Similar attacks continued across the last century. In the 1940s, Pulitzer Prize-winning historian and social critic Bernard DeVoto wrote a series of essays in Harper’s that exposed how the “Landgrabbers” of his generation intimidated Forest Service and Bureau of Land Management rangers across the West, bullied the agencies’ Washington offices and used their clout to bend the U.S. House subcommittee on public lands to their will. Their threats to employ the “sterner justice” of mob violence only underscored that their “ultimate hope,” DeVoto affirmed, “is to destroy the established conservation policies of the United States.”
President Ronald Reagan fanned these flames when he came to power in 1981, arguing that “government is not the solution to our problem; government is the problem.” That was music to the ears of those, like earlier generations of the Bundy family, who disdained federal land managers.
Egged on by right-wing talk radio commentators, verbal and physical attacks escalated.
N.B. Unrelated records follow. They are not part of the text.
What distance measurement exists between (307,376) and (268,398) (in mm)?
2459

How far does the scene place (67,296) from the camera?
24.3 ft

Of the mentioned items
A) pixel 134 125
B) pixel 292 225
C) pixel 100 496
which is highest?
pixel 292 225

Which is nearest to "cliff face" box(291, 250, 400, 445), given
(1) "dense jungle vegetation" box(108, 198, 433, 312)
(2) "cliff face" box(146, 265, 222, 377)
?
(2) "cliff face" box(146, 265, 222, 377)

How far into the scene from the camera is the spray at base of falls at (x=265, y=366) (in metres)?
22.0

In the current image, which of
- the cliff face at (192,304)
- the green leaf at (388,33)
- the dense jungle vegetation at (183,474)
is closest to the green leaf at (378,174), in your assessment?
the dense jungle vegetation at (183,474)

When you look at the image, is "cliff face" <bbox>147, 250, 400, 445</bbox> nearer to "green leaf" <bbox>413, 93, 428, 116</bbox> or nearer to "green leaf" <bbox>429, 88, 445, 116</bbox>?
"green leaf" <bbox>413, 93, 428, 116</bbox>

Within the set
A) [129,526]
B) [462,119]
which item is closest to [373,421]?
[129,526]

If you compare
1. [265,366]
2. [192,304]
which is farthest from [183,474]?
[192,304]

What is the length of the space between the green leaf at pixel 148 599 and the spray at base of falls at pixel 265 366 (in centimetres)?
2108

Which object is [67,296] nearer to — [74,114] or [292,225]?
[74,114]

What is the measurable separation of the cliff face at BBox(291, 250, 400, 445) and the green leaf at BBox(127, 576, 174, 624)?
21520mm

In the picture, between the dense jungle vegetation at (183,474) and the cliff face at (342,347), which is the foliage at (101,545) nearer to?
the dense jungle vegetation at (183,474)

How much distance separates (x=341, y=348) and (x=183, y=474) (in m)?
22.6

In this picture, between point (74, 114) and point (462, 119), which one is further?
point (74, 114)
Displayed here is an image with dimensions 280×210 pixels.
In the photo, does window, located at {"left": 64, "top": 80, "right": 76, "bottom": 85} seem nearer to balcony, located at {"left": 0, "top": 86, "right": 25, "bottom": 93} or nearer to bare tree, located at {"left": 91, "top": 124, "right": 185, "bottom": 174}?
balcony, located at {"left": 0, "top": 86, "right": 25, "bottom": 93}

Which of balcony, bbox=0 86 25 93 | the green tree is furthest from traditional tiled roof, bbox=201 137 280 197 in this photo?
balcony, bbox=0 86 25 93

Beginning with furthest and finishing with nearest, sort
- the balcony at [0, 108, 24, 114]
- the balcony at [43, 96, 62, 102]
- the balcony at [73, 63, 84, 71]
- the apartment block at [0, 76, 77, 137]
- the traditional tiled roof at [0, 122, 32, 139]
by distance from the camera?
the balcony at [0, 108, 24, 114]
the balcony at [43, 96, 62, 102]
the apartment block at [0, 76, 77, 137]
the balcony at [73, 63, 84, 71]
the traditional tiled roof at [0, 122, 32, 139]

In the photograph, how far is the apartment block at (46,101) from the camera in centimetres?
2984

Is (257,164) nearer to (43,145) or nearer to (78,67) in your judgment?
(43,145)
Vigilantes bombed Forest Service offices, a ranger discovered an explosive device under his truck and Elko County (Nevada) commissioners used bulldozers to crash through Forest Service fencing. The agency responded by urging its staff to wear civilian clothes on the job and drive their personal vehicles to work.
Fuel to the fire
There is reason to suspect that this kind of coercion and violence will resume in the wake of the Malheur acquittals, just as it did in the initial aftermath of the Malheur occupation in January. Last winter, according to the nonpartisan conservation and advocacy group the Center for Western Priorities, land managers reported a troubling increase in confrontations with Sagebrush-like groups on federal lands.
Bureau of Land Management employees received death threats and even withdrew from the contentious Gold Butte rangelands on which the Bundys graze their cattle, whose archaeological treasures have since then been trashed. The Fish and Wildlife Service reported a number of confrontations with “militia” groups on refuges, which understandably intensified rangers’ fears for their welfare.
Their anxieties have increased post-verdict. “The danger is that we get armed invasions of all kinds of public lands and similar institutions,” argues Mark Potok of the Southern Poverty Law Center. “The real danger is bloodshed.” His colleague, Heidi Beirich, director of the SPLC’s Intelligence Project, drives the point home: “This is a growing movement that is probably going to grow more due to this verdict because they have shown they can use armed interventions and not be punished for them.”
One of the Bundy jurors even anticipated this dire possibility: “It was not lost on us that our verdict(s) might inspire future actions that are regrettable, but that sort of thinking was not permitted when considering the charges before us.”
Fair enough. But whatever regrettable “future actions” occur, it will not be the jurors who will endure them but the dedicated men and women stewarding our public lands, our most treasured terrain. Who will step up and protect them?